A Toronto Stock Exchange (TSX) logo is seen in Toronto in this file photo.© Mark Blinch / Reuters
Canada's largest stock market continued to fall to multi-year lows and crude oil futures traded briefly below $29 (U.S.) a barrel on Monday.
The Toronto Stock Exchange's S&P/TSX composite index was down 90.12 points, or 0.75 per cent, at 11,983.34 at 11:32 a.m. ET . On Friday, the index dropped 262.57 or 2.13 per cent to 12,073.46 — its lowest close since June 2013.
The TSX decline was broad-based, with grocery and food companies showing some of the biggest declines. Shares of George Weston , Loblaw and Metro Inc. were down more than two per cent.
The Canadian dollar remained near the lowest levels in nearly 13 years but rose slightly to 68.85 cents (U.S.), up 0.03 from Friday's close. Earlier Monday, it traded as low as 68.57 cents near levels last seen in 2003.
European shares fell on Monday, following Asia lower and led by banks after the European Central Bank said it would quiz euro zone lenders about high levels of bad loans, while oil prices tumbled on the prospect of more supply from Iran.
With U.S. markets closed for the Martin Luther King Day holiday, U.S. stock index futures slipped 0.3 per cent.
European shares opened higher but any prospect of a rally after stocks hit their lowest since December 2014 on Friday quickly fizzled out.
The pan-European FTSEurofirst 300 index, which has lost more than 10 per cent this year, dropped a further 0.2 per cent, with an index of euro zone banks down 3.3 per cent.
An ECB spokesman said on Sunday a number of banks would be asked about high levels of non-performing loans. The burden of such loans, particularly in Greece, Portugal, Spain and Italy, is curbing the euro zone's economic recovery by limiting banks' ability to lend.
Portuguese stocks were down 3.4 per cent and Italy lost 2.3 per cent
"The uncertainty in the market, be it in Europe or wherever else, is causing these banks to suffer," Mark Foulds, sales trader at ETX Capital, said, adding that the sector was also under pressure from recent volatility linked to China.
"When the markets fall like they have done, everyone feels on edge. The market is dire, and there's not the liquidity that there used to be, which can mean the market gets oversold."
Britain's FTSE 100 index fell 0.4 per cent.
Earlier, MSCI's broadest index of Asia-Pacific shares outside Japan fell to its lowest since October 2011, down 0.7 per cent.

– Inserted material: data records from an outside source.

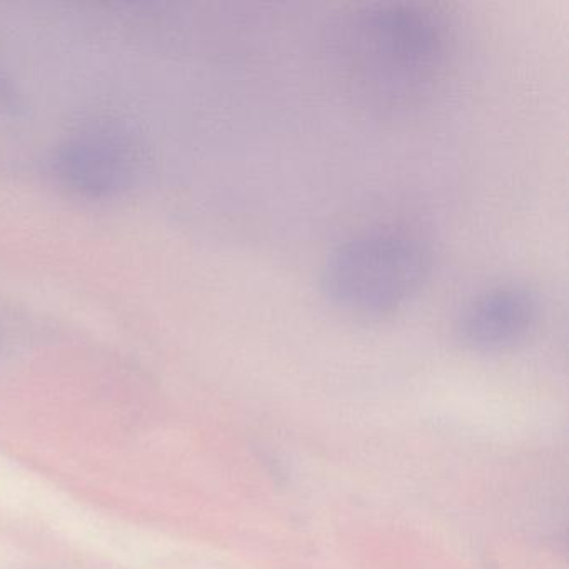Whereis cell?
<instances>
[{
    "label": "cell",
    "instance_id": "4",
    "mask_svg": "<svg viewBox=\"0 0 569 569\" xmlns=\"http://www.w3.org/2000/svg\"><path fill=\"white\" fill-rule=\"evenodd\" d=\"M132 161L124 139L109 132H92L66 148L59 168L72 188L102 196L111 194L129 181Z\"/></svg>",
    "mask_w": 569,
    "mask_h": 569
},
{
    "label": "cell",
    "instance_id": "2",
    "mask_svg": "<svg viewBox=\"0 0 569 569\" xmlns=\"http://www.w3.org/2000/svg\"><path fill=\"white\" fill-rule=\"evenodd\" d=\"M432 259L419 239L371 232L338 246L322 268V291L332 306L358 318H386L418 298Z\"/></svg>",
    "mask_w": 569,
    "mask_h": 569
},
{
    "label": "cell",
    "instance_id": "1",
    "mask_svg": "<svg viewBox=\"0 0 569 569\" xmlns=\"http://www.w3.org/2000/svg\"><path fill=\"white\" fill-rule=\"evenodd\" d=\"M451 32L441 12L416 2L366 6L342 31L352 84L378 104L418 101L441 79Z\"/></svg>",
    "mask_w": 569,
    "mask_h": 569
},
{
    "label": "cell",
    "instance_id": "3",
    "mask_svg": "<svg viewBox=\"0 0 569 569\" xmlns=\"http://www.w3.org/2000/svg\"><path fill=\"white\" fill-rule=\"evenodd\" d=\"M541 305L532 289L505 284L488 289L462 308L456 336L469 351L491 355L515 348L538 325Z\"/></svg>",
    "mask_w": 569,
    "mask_h": 569
}]
</instances>
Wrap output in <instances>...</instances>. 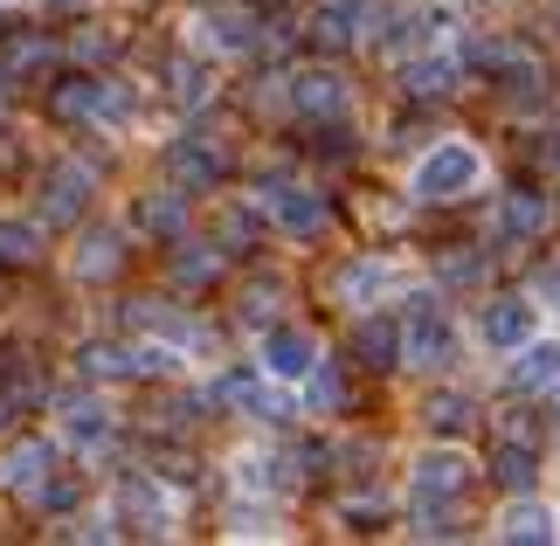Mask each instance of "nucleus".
Here are the masks:
<instances>
[{
  "label": "nucleus",
  "instance_id": "f257e3e1",
  "mask_svg": "<svg viewBox=\"0 0 560 546\" xmlns=\"http://www.w3.org/2000/svg\"><path fill=\"white\" fill-rule=\"evenodd\" d=\"M491 181V160H485V146L478 139H436L422 152L416 166H408V194L429 208H450V201H464V194H478Z\"/></svg>",
  "mask_w": 560,
  "mask_h": 546
},
{
  "label": "nucleus",
  "instance_id": "f03ea898",
  "mask_svg": "<svg viewBox=\"0 0 560 546\" xmlns=\"http://www.w3.org/2000/svg\"><path fill=\"white\" fill-rule=\"evenodd\" d=\"M457 353H464V333H457V318H450V304L443 298H416V304H408L395 367H408V374H443Z\"/></svg>",
  "mask_w": 560,
  "mask_h": 546
},
{
  "label": "nucleus",
  "instance_id": "7ed1b4c3",
  "mask_svg": "<svg viewBox=\"0 0 560 546\" xmlns=\"http://www.w3.org/2000/svg\"><path fill=\"white\" fill-rule=\"evenodd\" d=\"M470 477H478V464H470L464 450H422V456H408V512L416 519H443V512H457L464 506V491H470Z\"/></svg>",
  "mask_w": 560,
  "mask_h": 546
},
{
  "label": "nucleus",
  "instance_id": "20e7f679",
  "mask_svg": "<svg viewBox=\"0 0 560 546\" xmlns=\"http://www.w3.org/2000/svg\"><path fill=\"white\" fill-rule=\"evenodd\" d=\"M318 360H326L318 325H305V318H264V325H256V374H264V381L298 387Z\"/></svg>",
  "mask_w": 560,
  "mask_h": 546
},
{
  "label": "nucleus",
  "instance_id": "39448f33",
  "mask_svg": "<svg viewBox=\"0 0 560 546\" xmlns=\"http://www.w3.org/2000/svg\"><path fill=\"white\" fill-rule=\"evenodd\" d=\"M264 222L277 229V235H291V243H318V235L332 229V208H326V194L318 187H305V181H270L264 194Z\"/></svg>",
  "mask_w": 560,
  "mask_h": 546
},
{
  "label": "nucleus",
  "instance_id": "423d86ee",
  "mask_svg": "<svg viewBox=\"0 0 560 546\" xmlns=\"http://www.w3.org/2000/svg\"><path fill=\"white\" fill-rule=\"evenodd\" d=\"M118 519H125V533L174 539V526H180V498L166 491L153 471H125V477H118Z\"/></svg>",
  "mask_w": 560,
  "mask_h": 546
},
{
  "label": "nucleus",
  "instance_id": "0eeeda50",
  "mask_svg": "<svg viewBox=\"0 0 560 546\" xmlns=\"http://www.w3.org/2000/svg\"><path fill=\"white\" fill-rule=\"evenodd\" d=\"M401 283H408V270L395 256H353V264L332 270V298L347 304V312H374V304H387Z\"/></svg>",
  "mask_w": 560,
  "mask_h": 546
},
{
  "label": "nucleus",
  "instance_id": "6e6552de",
  "mask_svg": "<svg viewBox=\"0 0 560 546\" xmlns=\"http://www.w3.org/2000/svg\"><path fill=\"white\" fill-rule=\"evenodd\" d=\"M284 104L298 118H347L353 112V83L339 70H291L284 77Z\"/></svg>",
  "mask_w": 560,
  "mask_h": 546
},
{
  "label": "nucleus",
  "instance_id": "1a4fd4ad",
  "mask_svg": "<svg viewBox=\"0 0 560 546\" xmlns=\"http://www.w3.org/2000/svg\"><path fill=\"white\" fill-rule=\"evenodd\" d=\"M533 333H540V304H533V298H485L478 346H491V353H520Z\"/></svg>",
  "mask_w": 560,
  "mask_h": 546
},
{
  "label": "nucleus",
  "instance_id": "9d476101",
  "mask_svg": "<svg viewBox=\"0 0 560 546\" xmlns=\"http://www.w3.org/2000/svg\"><path fill=\"white\" fill-rule=\"evenodd\" d=\"M194 35H201V49H214V56H256L264 49V21L249 8H201L194 14Z\"/></svg>",
  "mask_w": 560,
  "mask_h": 546
},
{
  "label": "nucleus",
  "instance_id": "9b49d317",
  "mask_svg": "<svg viewBox=\"0 0 560 546\" xmlns=\"http://www.w3.org/2000/svg\"><path fill=\"white\" fill-rule=\"evenodd\" d=\"M553 229V201L547 194H505L499 208H491V243L512 249V243H540Z\"/></svg>",
  "mask_w": 560,
  "mask_h": 546
},
{
  "label": "nucleus",
  "instance_id": "f8f14e48",
  "mask_svg": "<svg viewBox=\"0 0 560 546\" xmlns=\"http://www.w3.org/2000/svg\"><path fill=\"white\" fill-rule=\"evenodd\" d=\"M381 21V0H318L312 8V35L326 42V49H353V42H368Z\"/></svg>",
  "mask_w": 560,
  "mask_h": 546
},
{
  "label": "nucleus",
  "instance_id": "ddd939ff",
  "mask_svg": "<svg viewBox=\"0 0 560 546\" xmlns=\"http://www.w3.org/2000/svg\"><path fill=\"white\" fill-rule=\"evenodd\" d=\"M91 194H97V166L56 160L49 181H42V214H49V222H77V214L91 208Z\"/></svg>",
  "mask_w": 560,
  "mask_h": 546
},
{
  "label": "nucleus",
  "instance_id": "4468645a",
  "mask_svg": "<svg viewBox=\"0 0 560 546\" xmlns=\"http://www.w3.org/2000/svg\"><path fill=\"white\" fill-rule=\"evenodd\" d=\"M56 422H62V443H70L77 456H97V450H104V443L118 435L112 408H104L97 395H70V402H62V415H56Z\"/></svg>",
  "mask_w": 560,
  "mask_h": 546
},
{
  "label": "nucleus",
  "instance_id": "2eb2a0df",
  "mask_svg": "<svg viewBox=\"0 0 560 546\" xmlns=\"http://www.w3.org/2000/svg\"><path fill=\"white\" fill-rule=\"evenodd\" d=\"M49 471H56V443H49V435H21V443L0 456V485H8L14 498H35L42 485H49Z\"/></svg>",
  "mask_w": 560,
  "mask_h": 546
},
{
  "label": "nucleus",
  "instance_id": "dca6fc26",
  "mask_svg": "<svg viewBox=\"0 0 560 546\" xmlns=\"http://www.w3.org/2000/svg\"><path fill=\"white\" fill-rule=\"evenodd\" d=\"M512 360V387L520 395H547V387H560V333H533Z\"/></svg>",
  "mask_w": 560,
  "mask_h": 546
},
{
  "label": "nucleus",
  "instance_id": "f3484780",
  "mask_svg": "<svg viewBox=\"0 0 560 546\" xmlns=\"http://www.w3.org/2000/svg\"><path fill=\"white\" fill-rule=\"evenodd\" d=\"M436 21H443L436 8H401V14H387L381 35H368V42H374L381 56L401 62V56H416V49H429V42H436Z\"/></svg>",
  "mask_w": 560,
  "mask_h": 546
},
{
  "label": "nucleus",
  "instance_id": "a211bd4d",
  "mask_svg": "<svg viewBox=\"0 0 560 546\" xmlns=\"http://www.w3.org/2000/svg\"><path fill=\"white\" fill-rule=\"evenodd\" d=\"M118 264H125V229H91V235L70 249V277H77V283L118 277Z\"/></svg>",
  "mask_w": 560,
  "mask_h": 546
},
{
  "label": "nucleus",
  "instance_id": "6ab92c4d",
  "mask_svg": "<svg viewBox=\"0 0 560 546\" xmlns=\"http://www.w3.org/2000/svg\"><path fill=\"white\" fill-rule=\"evenodd\" d=\"M166 173H174L180 194H208L222 181V152L201 146V139H180V146H166Z\"/></svg>",
  "mask_w": 560,
  "mask_h": 546
},
{
  "label": "nucleus",
  "instance_id": "aec40b11",
  "mask_svg": "<svg viewBox=\"0 0 560 546\" xmlns=\"http://www.w3.org/2000/svg\"><path fill=\"white\" fill-rule=\"evenodd\" d=\"M457 56L450 49H416V56H401V91L408 97H443L450 83H457Z\"/></svg>",
  "mask_w": 560,
  "mask_h": 546
},
{
  "label": "nucleus",
  "instance_id": "412c9836",
  "mask_svg": "<svg viewBox=\"0 0 560 546\" xmlns=\"http://www.w3.org/2000/svg\"><path fill=\"white\" fill-rule=\"evenodd\" d=\"M132 229H139V235H166V243H174V235H187V194H180V187L145 194V201L132 208Z\"/></svg>",
  "mask_w": 560,
  "mask_h": 546
},
{
  "label": "nucleus",
  "instance_id": "4be33fe9",
  "mask_svg": "<svg viewBox=\"0 0 560 546\" xmlns=\"http://www.w3.org/2000/svg\"><path fill=\"white\" fill-rule=\"evenodd\" d=\"M499 539H526V546H547V539H560V519L540 506V498H512V506L499 512Z\"/></svg>",
  "mask_w": 560,
  "mask_h": 546
},
{
  "label": "nucleus",
  "instance_id": "5701e85b",
  "mask_svg": "<svg viewBox=\"0 0 560 546\" xmlns=\"http://www.w3.org/2000/svg\"><path fill=\"white\" fill-rule=\"evenodd\" d=\"M353 353L368 360V367H395V346H401V325H387V318H374V312H360V325H353Z\"/></svg>",
  "mask_w": 560,
  "mask_h": 546
},
{
  "label": "nucleus",
  "instance_id": "b1692460",
  "mask_svg": "<svg viewBox=\"0 0 560 546\" xmlns=\"http://www.w3.org/2000/svg\"><path fill=\"white\" fill-rule=\"evenodd\" d=\"M166 270H174V283L201 291V283L222 270V249H214V243H187V235H174V264H166Z\"/></svg>",
  "mask_w": 560,
  "mask_h": 546
},
{
  "label": "nucleus",
  "instance_id": "393cba45",
  "mask_svg": "<svg viewBox=\"0 0 560 546\" xmlns=\"http://www.w3.org/2000/svg\"><path fill=\"white\" fill-rule=\"evenodd\" d=\"M166 97H174L180 112H201V104H208V70L187 62V56H174V62H166Z\"/></svg>",
  "mask_w": 560,
  "mask_h": 546
},
{
  "label": "nucleus",
  "instance_id": "a878e982",
  "mask_svg": "<svg viewBox=\"0 0 560 546\" xmlns=\"http://www.w3.org/2000/svg\"><path fill=\"white\" fill-rule=\"evenodd\" d=\"M104 112V77H77L56 91V118H97Z\"/></svg>",
  "mask_w": 560,
  "mask_h": 546
},
{
  "label": "nucleus",
  "instance_id": "bb28decb",
  "mask_svg": "<svg viewBox=\"0 0 560 546\" xmlns=\"http://www.w3.org/2000/svg\"><path fill=\"white\" fill-rule=\"evenodd\" d=\"M77 367H83V374H104V381H118V374H132V346H83V353H77Z\"/></svg>",
  "mask_w": 560,
  "mask_h": 546
},
{
  "label": "nucleus",
  "instance_id": "cd10ccee",
  "mask_svg": "<svg viewBox=\"0 0 560 546\" xmlns=\"http://www.w3.org/2000/svg\"><path fill=\"white\" fill-rule=\"evenodd\" d=\"M533 471H540V464H533V450H520V443H505L499 456H491V477H499V485H512V491H526Z\"/></svg>",
  "mask_w": 560,
  "mask_h": 546
},
{
  "label": "nucleus",
  "instance_id": "c85d7f7f",
  "mask_svg": "<svg viewBox=\"0 0 560 546\" xmlns=\"http://www.w3.org/2000/svg\"><path fill=\"white\" fill-rule=\"evenodd\" d=\"M28 256H35V222L0 214V264H28Z\"/></svg>",
  "mask_w": 560,
  "mask_h": 546
},
{
  "label": "nucleus",
  "instance_id": "c756f323",
  "mask_svg": "<svg viewBox=\"0 0 560 546\" xmlns=\"http://www.w3.org/2000/svg\"><path fill=\"white\" fill-rule=\"evenodd\" d=\"M49 62H56V49H42V42H28V49H14V56H8V70H14V77H42Z\"/></svg>",
  "mask_w": 560,
  "mask_h": 546
},
{
  "label": "nucleus",
  "instance_id": "7c9ffc66",
  "mask_svg": "<svg viewBox=\"0 0 560 546\" xmlns=\"http://www.w3.org/2000/svg\"><path fill=\"white\" fill-rule=\"evenodd\" d=\"M429 422H436V429H470V402H457V395H436V402H429Z\"/></svg>",
  "mask_w": 560,
  "mask_h": 546
},
{
  "label": "nucleus",
  "instance_id": "2f4dec72",
  "mask_svg": "<svg viewBox=\"0 0 560 546\" xmlns=\"http://www.w3.org/2000/svg\"><path fill=\"white\" fill-rule=\"evenodd\" d=\"M533 304L560 318V264H547V270H540V283H533Z\"/></svg>",
  "mask_w": 560,
  "mask_h": 546
},
{
  "label": "nucleus",
  "instance_id": "473e14b6",
  "mask_svg": "<svg viewBox=\"0 0 560 546\" xmlns=\"http://www.w3.org/2000/svg\"><path fill=\"white\" fill-rule=\"evenodd\" d=\"M485 277V256H450L443 264V283H478Z\"/></svg>",
  "mask_w": 560,
  "mask_h": 546
},
{
  "label": "nucleus",
  "instance_id": "72a5a7b5",
  "mask_svg": "<svg viewBox=\"0 0 560 546\" xmlns=\"http://www.w3.org/2000/svg\"><path fill=\"white\" fill-rule=\"evenodd\" d=\"M270 298H277V283H256V291L243 298V318H249V325H264V318H270Z\"/></svg>",
  "mask_w": 560,
  "mask_h": 546
},
{
  "label": "nucleus",
  "instance_id": "f704fd0d",
  "mask_svg": "<svg viewBox=\"0 0 560 546\" xmlns=\"http://www.w3.org/2000/svg\"><path fill=\"white\" fill-rule=\"evenodd\" d=\"M14 408H21V381H0V429H8Z\"/></svg>",
  "mask_w": 560,
  "mask_h": 546
},
{
  "label": "nucleus",
  "instance_id": "c9c22d12",
  "mask_svg": "<svg viewBox=\"0 0 560 546\" xmlns=\"http://www.w3.org/2000/svg\"><path fill=\"white\" fill-rule=\"evenodd\" d=\"M56 8H97V0H56Z\"/></svg>",
  "mask_w": 560,
  "mask_h": 546
},
{
  "label": "nucleus",
  "instance_id": "e433bc0d",
  "mask_svg": "<svg viewBox=\"0 0 560 546\" xmlns=\"http://www.w3.org/2000/svg\"><path fill=\"white\" fill-rule=\"evenodd\" d=\"M0 8H8V0H0Z\"/></svg>",
  "mask_w": 560,
  "mask_h": 546
}]
</instances>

Japan's Nikkei tumbled as much as 2.8 per cent to a one-year low before closing down 1.1 per cent. It has lost 20 per cent from a peak hit in June, meeting a common definition of a bear market.
The volatile Shanghai Composite index touched intraday lows last seen in August but closed up 0.4 per cent. It remains down nearly 18 per cent this month.
In oil markets, the prospect of a jump in Iranian crude exports after international sanctions against the country over its nuclear program were lifted at the weekend weighed heavily on oil.
Brent crude, the global benchmark, was last down 18 cents a barrel at $28.76, having earlier dipped below $28 for the first time since December 2003.
"The lifting of key sanctions should allow it (Iran) to increase crude exports this year by at least 500,000 barrels a day on average, putting further downward pressure on oil prices in the near term," Barclays analysts said in a note on Monday.
Analysts at JPMorgan said oil-producing countries will need to sell large quantities of stocks and bonds this year to cover shortfalls in their budgets resulting from the oil price slump.
They estimate sales of $110-billion bonds this year, up from $45-billion last year, and $75-billion of equities compared with $10-billion.